New Zealand has announced a plan to phase in a ban on single-use plastic shopping bags in 2019. Taiwan has said it will impose a blanket ban on single-use plastic products by 2030.
Taiwan's plastic ban will also be phased in over time. By 2030, a flat-out ban will be imposed on single-use plastic shopping bags, cups, saucers and straws. Consumers will be charged for using these products, starting in 2025.
In Australia, the states of Queensland and Western Australia introduced a ban on single-use plastic bags in July. The state of Victoria, where the city of Melbourne is located, has announced plans to take the same step in 2019.
According to the United Nations Environment Program, at least 67 countries and areas in the world have introduced regulatory restrictions on the use of plastics, such as bans or levies on single-use plastic bags and Styrofoam products.
A large majority of these countries and areas are located in Africa, where 25 nations have adopted restrictions on plastics, and Europe, where the figure is 22. Only eight Asian countries and five in Oceania have joined the list.

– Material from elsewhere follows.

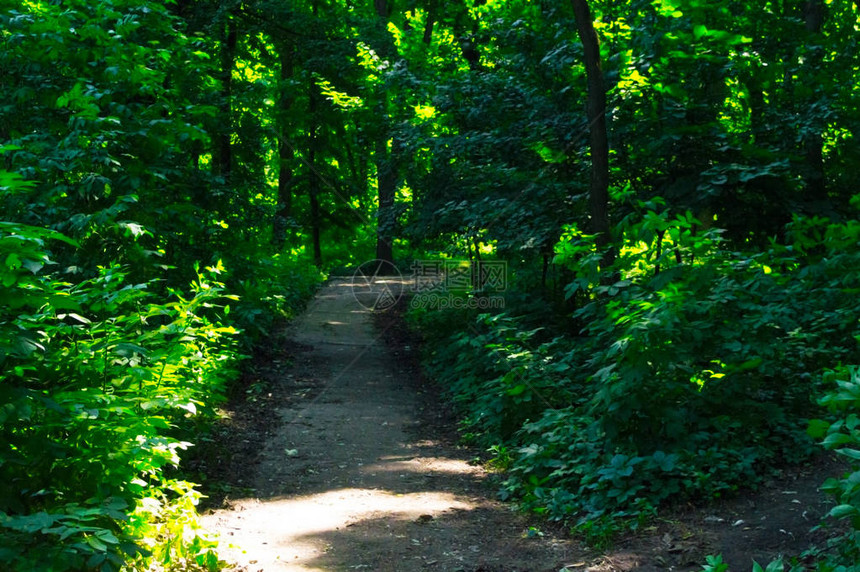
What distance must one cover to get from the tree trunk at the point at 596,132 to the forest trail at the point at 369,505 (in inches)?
122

Asia was a front-runner in tackling plastic pollution. In 2002, Bangladesh became the first country in the world to ban plastic bags. In 2008, China banned plastic shopping bags except for those made of biodegradable materials. India introduced similar regulatory measures in 2016. In June, Prime Minister Narendra Modi announced a plan to eliminate all single-use plastics by 2022.
In industrial nations, efforts to recycle plastics have made progress, but nearly 80% of the plastic waste ever produced in the world has now been left in landfill, dumps or out in the environment, while about 12% has been incinerated. Just 9% has been recycled, according to recent estimates.
Every year, 8 million tons of plastic end up in the ocean, according to the World Economic Forum. If no effective steps are taken to reduce the amount of plastic entering the water, by 2050 there will be more plastic than fish in the oceans by weight.